# Prove continuous function = 0

## Homework Statement

A subset of $$A \subseteq R$$ of real numbers is called dense if $$\forall \delta > 0 , \forall x \in R , \exists a \in A: |x-a| < \delta$$ .

Suppose $$A \subseteq R$$ is dense.

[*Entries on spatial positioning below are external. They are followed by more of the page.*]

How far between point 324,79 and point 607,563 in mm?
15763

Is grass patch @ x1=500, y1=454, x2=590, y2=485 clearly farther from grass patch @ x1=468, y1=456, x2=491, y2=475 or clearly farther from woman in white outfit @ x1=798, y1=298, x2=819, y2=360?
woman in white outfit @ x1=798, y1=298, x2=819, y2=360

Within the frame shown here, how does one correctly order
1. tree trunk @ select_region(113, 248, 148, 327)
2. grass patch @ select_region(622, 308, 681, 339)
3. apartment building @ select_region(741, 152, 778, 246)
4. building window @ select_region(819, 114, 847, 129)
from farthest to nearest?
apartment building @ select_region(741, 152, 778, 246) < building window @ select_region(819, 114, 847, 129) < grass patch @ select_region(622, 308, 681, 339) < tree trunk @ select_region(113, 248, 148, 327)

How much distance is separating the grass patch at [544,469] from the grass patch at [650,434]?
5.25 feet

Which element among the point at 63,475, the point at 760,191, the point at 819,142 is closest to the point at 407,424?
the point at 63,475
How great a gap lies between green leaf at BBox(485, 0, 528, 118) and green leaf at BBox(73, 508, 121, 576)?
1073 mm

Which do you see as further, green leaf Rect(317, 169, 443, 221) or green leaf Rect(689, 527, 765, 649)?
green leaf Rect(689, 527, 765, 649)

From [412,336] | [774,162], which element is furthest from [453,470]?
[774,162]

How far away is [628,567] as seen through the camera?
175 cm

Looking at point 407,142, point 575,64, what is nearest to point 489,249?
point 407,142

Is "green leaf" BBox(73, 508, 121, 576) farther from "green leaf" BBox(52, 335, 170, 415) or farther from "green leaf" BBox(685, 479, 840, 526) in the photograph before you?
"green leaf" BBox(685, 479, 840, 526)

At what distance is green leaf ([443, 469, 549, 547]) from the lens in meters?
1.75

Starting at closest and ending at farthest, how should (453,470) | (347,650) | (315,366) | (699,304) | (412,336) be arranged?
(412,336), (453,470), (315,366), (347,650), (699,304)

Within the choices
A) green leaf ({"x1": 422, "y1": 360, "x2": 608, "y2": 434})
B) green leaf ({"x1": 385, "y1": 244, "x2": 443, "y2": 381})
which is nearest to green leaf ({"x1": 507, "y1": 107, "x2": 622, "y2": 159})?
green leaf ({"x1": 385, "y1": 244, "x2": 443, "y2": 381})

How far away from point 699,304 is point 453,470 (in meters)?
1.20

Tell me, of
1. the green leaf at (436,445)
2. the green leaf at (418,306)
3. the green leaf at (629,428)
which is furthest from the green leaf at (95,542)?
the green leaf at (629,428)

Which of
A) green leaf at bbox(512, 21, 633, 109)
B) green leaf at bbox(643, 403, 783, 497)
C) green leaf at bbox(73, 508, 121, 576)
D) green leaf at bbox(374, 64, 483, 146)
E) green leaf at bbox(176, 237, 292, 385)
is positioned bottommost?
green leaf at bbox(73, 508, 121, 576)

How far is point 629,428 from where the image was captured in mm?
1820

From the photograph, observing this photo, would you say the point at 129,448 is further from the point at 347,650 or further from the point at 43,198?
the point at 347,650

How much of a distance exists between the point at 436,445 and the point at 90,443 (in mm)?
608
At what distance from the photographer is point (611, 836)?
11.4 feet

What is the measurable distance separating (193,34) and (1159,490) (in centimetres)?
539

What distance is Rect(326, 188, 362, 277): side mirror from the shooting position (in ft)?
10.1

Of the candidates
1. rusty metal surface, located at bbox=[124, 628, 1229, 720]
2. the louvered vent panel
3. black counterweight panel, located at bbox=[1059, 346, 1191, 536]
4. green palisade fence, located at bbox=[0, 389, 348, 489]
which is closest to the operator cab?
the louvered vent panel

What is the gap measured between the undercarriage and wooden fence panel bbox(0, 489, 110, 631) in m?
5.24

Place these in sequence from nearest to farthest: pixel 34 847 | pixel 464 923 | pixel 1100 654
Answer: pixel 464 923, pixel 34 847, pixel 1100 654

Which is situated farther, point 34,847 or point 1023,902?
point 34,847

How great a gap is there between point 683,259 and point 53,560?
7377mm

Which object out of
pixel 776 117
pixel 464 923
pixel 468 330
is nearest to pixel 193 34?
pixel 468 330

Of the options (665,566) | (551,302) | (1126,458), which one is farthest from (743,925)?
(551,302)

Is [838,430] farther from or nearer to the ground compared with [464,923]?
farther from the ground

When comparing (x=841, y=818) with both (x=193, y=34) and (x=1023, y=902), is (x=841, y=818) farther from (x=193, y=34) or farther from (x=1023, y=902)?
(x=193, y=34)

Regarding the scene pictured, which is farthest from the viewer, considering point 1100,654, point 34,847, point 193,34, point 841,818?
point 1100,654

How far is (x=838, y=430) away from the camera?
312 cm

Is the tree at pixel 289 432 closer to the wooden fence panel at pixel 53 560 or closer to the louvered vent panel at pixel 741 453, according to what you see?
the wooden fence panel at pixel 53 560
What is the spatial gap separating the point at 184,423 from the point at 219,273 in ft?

Prove that if g is a continuous function with g(x) = 0 for all $$x \in A$$, then g = 0

## The Attempt at a Solution

From the continuity of g, we know that $$\forall \epsilon > 0, \exists \delta > 0 : |g(x) - g(x_0)| < \epsilon$$ whenever $$0 < |x-x_0| < \delta$$. Now let x_0 be any real number that is not an element of A. We must prove that g(x_0) = 0.

To argue by contradiction, first assume that g(x_0) > 0. Again from g's continuity, $$\forall \epsilon > 0, \exists \delta > 0 : g(x_0) - \epsilon < g(x) < g(x_0) + \epsilon$$ whenever $$0 < |x-x_0| < \delta$$. Putting $$\epsilon = g(x_0)/2$$, we have $$g(x_0) - g(x_0)/2 = g(x_0)/2 < g(x)$$. Now g(x_0)/2 is positive and as a consequence, for all x in the interval $$x_0 - \delta < x < x_0 + \delta$$, g(x) > 0.

Since A is dense, then we can find a value x = x* in our delta-interval that is an element of A. We know that g(x*) = 0, but from our assumption that g(x) > 0 we've proved that g(x*) > 0, and so this is a contradiction.

The proof for assuming g(x) < 0 is similar, and so g(x) = 0 for all x. QED

How does this proof look?

## Answers and Replies

Dick
Science Advisor
Homework Helper
That looks just fine to me.

Thanks for checking :)